Commissions communales et communautaires : quelle représentation proportionnelle?

Finances et fiscalité

Commande publique

Lors de son installation, ou en cours de mandat, le conseil municipal (le conseil communautaire ou le comité syndical) peut former des commissions chargées d'étudier les questions qui lui sont soumises soit par l'administration, soit à l'initiative d'un de ses membres.
 

Rappelons que ces commissions dont le conseil municipal détermine librement le champ de compétences (finances, personnel, bâtiments et travaux, culture, sports,…) ne peuvent qu’émettre des avis qui seront présentés à l’assemblée délibérante à l’occasion du vote des délibérations portant sur les affaires concernées. Cette compétence purement consultative ne peut prendre la forme d’une décision qui se substituerait aux délibérations du conseil municipal ou communautaire, seules instances habilitées à décider au nom de la commune ou de l’EPCI (CE, 20 mars 1936, Loff).
 

Le CGCT rappelle que les commissions sont convoquées par l’exécutif de la collectivité, maire ou président, qui la préside de droit, dans les huit jours qui suivent leur nomination, ou à plus bref délai sur la demande de la majorité des membres qui les composent. Lors de cette première réunion, les commissions désignent un vice-président qui peut les convoquer et les présider en cas d’absence ou d’empêchement de leur président de droit.
 

S’agissant de leur composition, le code prévoit que dans les communes de plus de 1 000 habitants, la composition des différentes commissions, y compris les commissions d'appel d'offres et les bureaux d'adjudications, doit respecter le principe de la représentation proportionnelle pour permettre l'expression pluraliste des élus au sein de l'assemblée communale.

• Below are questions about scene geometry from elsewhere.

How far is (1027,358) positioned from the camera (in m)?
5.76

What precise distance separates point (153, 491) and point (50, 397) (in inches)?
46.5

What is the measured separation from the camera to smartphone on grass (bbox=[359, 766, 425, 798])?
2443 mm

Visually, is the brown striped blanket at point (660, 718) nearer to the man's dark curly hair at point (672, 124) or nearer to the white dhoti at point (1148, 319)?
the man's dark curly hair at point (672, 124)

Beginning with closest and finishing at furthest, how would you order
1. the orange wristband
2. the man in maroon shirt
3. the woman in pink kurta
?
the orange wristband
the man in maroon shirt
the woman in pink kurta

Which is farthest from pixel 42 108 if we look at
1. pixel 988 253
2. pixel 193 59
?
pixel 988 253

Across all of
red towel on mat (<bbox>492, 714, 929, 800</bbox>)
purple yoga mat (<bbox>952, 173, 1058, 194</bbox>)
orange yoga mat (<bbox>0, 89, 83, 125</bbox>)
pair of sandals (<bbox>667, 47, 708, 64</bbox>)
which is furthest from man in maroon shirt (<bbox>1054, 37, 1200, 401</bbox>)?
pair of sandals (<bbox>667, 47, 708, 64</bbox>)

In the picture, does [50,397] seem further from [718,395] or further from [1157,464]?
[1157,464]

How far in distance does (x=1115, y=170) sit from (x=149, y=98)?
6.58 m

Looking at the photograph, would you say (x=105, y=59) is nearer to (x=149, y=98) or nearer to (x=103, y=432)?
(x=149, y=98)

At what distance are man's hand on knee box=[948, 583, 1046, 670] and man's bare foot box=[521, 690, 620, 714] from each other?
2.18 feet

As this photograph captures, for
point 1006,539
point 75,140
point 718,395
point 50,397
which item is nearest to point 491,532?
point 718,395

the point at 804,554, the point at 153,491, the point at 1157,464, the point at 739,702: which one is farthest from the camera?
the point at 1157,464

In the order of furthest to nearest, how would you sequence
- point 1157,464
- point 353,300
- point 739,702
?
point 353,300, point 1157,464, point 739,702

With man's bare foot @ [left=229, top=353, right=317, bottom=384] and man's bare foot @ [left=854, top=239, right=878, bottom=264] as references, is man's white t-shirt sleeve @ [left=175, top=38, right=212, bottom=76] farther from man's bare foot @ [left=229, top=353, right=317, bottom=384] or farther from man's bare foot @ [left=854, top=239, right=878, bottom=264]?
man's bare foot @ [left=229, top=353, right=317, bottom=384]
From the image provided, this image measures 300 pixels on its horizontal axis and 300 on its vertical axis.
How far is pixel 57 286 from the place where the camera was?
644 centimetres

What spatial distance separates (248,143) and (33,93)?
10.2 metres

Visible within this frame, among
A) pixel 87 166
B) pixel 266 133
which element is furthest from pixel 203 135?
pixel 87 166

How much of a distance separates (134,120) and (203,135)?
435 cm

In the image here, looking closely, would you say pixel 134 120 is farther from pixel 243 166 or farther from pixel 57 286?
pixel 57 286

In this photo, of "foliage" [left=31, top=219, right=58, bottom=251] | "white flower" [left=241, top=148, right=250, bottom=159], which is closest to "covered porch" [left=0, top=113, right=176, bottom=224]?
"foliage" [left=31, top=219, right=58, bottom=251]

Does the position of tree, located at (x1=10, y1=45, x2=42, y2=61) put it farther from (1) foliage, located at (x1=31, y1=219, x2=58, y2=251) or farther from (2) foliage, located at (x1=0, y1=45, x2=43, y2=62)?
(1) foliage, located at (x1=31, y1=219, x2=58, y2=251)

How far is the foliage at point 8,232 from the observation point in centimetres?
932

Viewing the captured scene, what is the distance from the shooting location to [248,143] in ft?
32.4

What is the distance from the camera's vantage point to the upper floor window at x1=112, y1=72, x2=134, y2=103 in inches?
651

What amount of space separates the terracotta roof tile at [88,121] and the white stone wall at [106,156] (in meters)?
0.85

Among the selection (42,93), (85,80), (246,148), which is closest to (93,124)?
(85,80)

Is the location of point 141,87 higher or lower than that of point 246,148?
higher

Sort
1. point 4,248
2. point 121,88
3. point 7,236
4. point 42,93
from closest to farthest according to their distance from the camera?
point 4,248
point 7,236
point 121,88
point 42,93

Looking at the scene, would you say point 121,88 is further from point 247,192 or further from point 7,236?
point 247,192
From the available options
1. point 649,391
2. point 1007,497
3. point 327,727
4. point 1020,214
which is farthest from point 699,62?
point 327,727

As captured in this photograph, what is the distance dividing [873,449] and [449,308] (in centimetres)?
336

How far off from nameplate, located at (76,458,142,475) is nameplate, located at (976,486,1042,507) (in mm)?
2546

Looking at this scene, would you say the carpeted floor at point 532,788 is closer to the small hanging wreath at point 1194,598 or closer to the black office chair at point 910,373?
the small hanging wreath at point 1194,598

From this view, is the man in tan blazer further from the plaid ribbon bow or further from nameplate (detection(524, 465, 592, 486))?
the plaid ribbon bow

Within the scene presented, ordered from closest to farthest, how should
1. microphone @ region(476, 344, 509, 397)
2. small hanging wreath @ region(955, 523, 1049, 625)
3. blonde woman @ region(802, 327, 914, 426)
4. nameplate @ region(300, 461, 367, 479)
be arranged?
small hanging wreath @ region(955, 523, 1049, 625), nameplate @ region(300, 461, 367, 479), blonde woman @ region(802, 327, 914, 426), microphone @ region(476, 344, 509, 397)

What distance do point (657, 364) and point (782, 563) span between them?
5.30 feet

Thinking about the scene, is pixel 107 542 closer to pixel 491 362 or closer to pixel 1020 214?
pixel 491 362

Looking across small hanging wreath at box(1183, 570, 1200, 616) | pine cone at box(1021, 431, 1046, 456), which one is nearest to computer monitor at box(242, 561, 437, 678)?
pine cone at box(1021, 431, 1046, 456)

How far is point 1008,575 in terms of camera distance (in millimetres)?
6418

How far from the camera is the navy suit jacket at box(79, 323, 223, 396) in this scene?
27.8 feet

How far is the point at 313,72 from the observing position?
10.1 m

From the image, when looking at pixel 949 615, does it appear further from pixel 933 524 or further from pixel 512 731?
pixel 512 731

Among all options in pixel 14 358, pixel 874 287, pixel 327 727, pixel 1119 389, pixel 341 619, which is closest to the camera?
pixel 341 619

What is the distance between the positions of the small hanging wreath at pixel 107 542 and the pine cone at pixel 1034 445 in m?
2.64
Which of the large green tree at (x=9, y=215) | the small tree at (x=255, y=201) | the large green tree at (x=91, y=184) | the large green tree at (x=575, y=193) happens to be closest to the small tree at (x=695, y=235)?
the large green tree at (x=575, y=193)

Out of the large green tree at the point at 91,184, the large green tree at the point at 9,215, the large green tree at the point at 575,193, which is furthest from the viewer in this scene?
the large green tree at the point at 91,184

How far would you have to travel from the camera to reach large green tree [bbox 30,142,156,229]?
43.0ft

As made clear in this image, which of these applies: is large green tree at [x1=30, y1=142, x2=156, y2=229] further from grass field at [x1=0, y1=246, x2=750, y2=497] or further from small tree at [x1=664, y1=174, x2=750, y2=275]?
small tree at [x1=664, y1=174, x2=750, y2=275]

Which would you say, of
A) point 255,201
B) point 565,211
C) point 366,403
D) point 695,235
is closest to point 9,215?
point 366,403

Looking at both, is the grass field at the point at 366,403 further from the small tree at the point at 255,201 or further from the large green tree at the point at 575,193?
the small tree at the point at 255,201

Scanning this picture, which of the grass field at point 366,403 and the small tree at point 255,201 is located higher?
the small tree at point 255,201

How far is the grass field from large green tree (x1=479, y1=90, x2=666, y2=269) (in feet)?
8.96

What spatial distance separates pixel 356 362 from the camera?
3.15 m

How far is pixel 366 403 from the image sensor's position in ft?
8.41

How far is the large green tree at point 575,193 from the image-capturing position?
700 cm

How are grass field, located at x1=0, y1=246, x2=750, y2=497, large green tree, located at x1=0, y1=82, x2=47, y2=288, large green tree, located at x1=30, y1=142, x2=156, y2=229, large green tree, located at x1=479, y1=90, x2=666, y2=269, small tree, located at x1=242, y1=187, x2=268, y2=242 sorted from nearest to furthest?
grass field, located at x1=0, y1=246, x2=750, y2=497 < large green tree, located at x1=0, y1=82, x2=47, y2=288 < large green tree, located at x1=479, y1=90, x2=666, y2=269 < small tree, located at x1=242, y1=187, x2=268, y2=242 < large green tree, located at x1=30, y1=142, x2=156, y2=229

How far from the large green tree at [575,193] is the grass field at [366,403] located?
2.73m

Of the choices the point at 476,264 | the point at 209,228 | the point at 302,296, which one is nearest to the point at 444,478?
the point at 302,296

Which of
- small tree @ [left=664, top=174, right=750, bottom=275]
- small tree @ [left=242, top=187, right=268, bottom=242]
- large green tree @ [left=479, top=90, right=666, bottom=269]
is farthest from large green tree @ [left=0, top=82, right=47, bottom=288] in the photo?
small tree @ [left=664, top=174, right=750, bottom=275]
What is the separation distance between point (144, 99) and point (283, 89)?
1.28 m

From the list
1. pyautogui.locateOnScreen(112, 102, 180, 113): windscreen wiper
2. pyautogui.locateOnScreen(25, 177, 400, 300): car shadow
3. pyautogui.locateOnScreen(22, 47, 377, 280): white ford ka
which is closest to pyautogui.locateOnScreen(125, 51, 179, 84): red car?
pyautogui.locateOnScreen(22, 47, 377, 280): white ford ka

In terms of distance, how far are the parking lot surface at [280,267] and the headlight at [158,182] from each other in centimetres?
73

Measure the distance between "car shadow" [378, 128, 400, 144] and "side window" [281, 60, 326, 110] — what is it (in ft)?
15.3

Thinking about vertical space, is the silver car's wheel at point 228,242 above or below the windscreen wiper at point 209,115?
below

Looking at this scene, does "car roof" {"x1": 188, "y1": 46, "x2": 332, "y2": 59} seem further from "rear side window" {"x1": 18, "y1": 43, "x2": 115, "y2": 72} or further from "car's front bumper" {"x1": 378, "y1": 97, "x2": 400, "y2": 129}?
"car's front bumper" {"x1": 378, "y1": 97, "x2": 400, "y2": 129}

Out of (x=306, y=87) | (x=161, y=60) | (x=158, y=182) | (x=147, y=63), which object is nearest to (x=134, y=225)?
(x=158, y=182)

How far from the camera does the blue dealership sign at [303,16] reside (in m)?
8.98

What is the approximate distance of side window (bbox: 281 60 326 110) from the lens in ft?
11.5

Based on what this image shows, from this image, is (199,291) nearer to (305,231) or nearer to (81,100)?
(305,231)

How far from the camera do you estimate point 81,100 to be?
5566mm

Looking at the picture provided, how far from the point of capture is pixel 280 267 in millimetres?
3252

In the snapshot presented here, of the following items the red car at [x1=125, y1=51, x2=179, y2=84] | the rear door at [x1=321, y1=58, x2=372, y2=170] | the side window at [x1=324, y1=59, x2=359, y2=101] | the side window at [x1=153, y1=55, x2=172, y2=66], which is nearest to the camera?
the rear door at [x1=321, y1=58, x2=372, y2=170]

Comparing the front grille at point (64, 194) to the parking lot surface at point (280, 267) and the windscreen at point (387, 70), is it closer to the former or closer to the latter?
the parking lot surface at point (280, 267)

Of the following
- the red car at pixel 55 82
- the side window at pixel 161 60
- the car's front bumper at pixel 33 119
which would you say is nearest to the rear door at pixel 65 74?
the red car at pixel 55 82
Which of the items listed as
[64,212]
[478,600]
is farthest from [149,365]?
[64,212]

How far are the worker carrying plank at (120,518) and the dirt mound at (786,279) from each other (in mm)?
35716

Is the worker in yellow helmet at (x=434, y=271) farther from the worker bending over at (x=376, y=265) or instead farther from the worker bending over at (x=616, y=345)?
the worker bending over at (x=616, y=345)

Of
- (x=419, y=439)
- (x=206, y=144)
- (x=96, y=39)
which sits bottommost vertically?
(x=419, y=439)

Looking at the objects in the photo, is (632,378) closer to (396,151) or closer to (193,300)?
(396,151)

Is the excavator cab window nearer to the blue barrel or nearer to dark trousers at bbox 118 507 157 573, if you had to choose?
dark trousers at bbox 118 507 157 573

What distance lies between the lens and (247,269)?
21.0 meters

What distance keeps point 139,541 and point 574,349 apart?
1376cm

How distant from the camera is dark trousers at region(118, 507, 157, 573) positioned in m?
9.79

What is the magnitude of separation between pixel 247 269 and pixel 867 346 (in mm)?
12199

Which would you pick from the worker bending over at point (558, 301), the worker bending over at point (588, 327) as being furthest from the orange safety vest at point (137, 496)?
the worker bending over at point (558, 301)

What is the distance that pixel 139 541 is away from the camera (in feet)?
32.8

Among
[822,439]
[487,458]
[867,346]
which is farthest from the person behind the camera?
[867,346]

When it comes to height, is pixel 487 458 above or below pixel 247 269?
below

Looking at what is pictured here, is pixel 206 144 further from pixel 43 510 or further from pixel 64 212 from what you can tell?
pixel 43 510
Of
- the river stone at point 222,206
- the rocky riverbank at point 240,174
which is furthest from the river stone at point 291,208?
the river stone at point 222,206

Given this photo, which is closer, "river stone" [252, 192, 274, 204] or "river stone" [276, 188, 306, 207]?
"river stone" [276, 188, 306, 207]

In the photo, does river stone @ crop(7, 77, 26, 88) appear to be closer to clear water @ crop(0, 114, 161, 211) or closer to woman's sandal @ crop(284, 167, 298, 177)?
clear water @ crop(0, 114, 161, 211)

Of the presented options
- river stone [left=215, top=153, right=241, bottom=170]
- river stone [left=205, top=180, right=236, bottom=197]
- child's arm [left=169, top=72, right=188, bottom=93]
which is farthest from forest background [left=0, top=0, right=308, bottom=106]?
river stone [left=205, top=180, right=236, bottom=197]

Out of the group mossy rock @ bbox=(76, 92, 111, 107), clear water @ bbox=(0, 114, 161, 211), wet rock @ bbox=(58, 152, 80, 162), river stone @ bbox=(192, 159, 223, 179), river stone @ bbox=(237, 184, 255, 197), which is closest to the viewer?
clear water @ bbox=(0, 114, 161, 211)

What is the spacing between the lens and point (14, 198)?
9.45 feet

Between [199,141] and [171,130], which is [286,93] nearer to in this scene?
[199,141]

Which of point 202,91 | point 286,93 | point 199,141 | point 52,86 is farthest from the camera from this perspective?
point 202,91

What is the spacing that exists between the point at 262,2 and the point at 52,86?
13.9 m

Cette règle vaut aussi pour les EPCI et les syndicats mixtes fermés comprenant une commune de 3 500 habitants et plus.
 

Si pour la désignation des représentants de l’assemblée délibérante à la commission d’appel d’offres, l’article 22 du code des marchés publics impose un scrutin à la représentation proportionnelle au plus fort reste pour les communes, cette obligation ne s’applique pas aux commissions communales et intercommunales, comme d’ailleurs aux commissions d’appel d’offres des EPCI et des syndicats mixtes.
 

Dans ces conditions, comment composer une commission communale ou intercommunale en respectant le principe de proportionnalité dans les communes de 1000 habitants et dans les EPCI comportant une commune de plus de 3500 habitants, c’est-à-dire qui permette l’expression des différentes sensibilités de l’assemblée, notamment celles qui furent en compétition lors de l’élection municipale et communautaire, sans pour autant mettre en œuvre un scrutin à la représentation proportionnelle, ce que l’article L.2121-22 du CGCT n’interdit pas, mais n’impose pas non plus.

A cet égard, la doctrine administrative, reprenant les termes d’un arrêt du Conseil d’Etat, recommande de respecter une pondération qui reflète fidèlement la composition de l’assemblée délibérante et qui assure à chacune des tendances représentées en son sein la possibilité d’avoir au moins un représentant dans chaque commission, sans que les différentes tendances ne bénéficient nécessairement toujours d’un nombre de représentants strictement proportionnel au nombre de conseillers municipaux qui les composent (CE, 26 septembre 2006, Martigues, n° 345568).
 

Ces désignations peuvent en conséquence intervenir au terme d’un consensus entre les différentes tendances de l’assemblée délibérante faisant application des dispositions de l’article L.2121-21 du CGCT qui prévoient que si une seule candidature a été déposée pour chaque poste à pourvoir au sein des commissions municipales, ou si une seule liste a été présentée après appel de candidatures, les nominations prennent effet immédiatement, dans l'ordre de la liste le cas échéant, et il en est donné lecture par le Maire ou le Président de l’EPCI. En outre, le Conseil d’Etat admet que le remplacement des membres des commissions communales peut intervenir en cours de mandat pour des motifs tirés de la bonne administration des affaires de la commune. Il s’agit d’ailleurs d’une obligation lorsque sa composition ne reflète plus la représentation proportionnelle des différentes tendances en son sein (CE, 20 nov. 2013, n° 353890).
 

Enfin, lorsqu'un EPCI à fiscalité propre forme une commission, la loi lui permet de prévoir la participation de conseillers municipaux des communes-membres de ce groupement. Il revient à l’EPCI de déterminer les modalités de cette participation.
 

(CGCT, art. L.2121-22, L.5211-1 et L.5211-40-1 ; circulaire du Ministre de l’Intérieur du 24 mars 2014).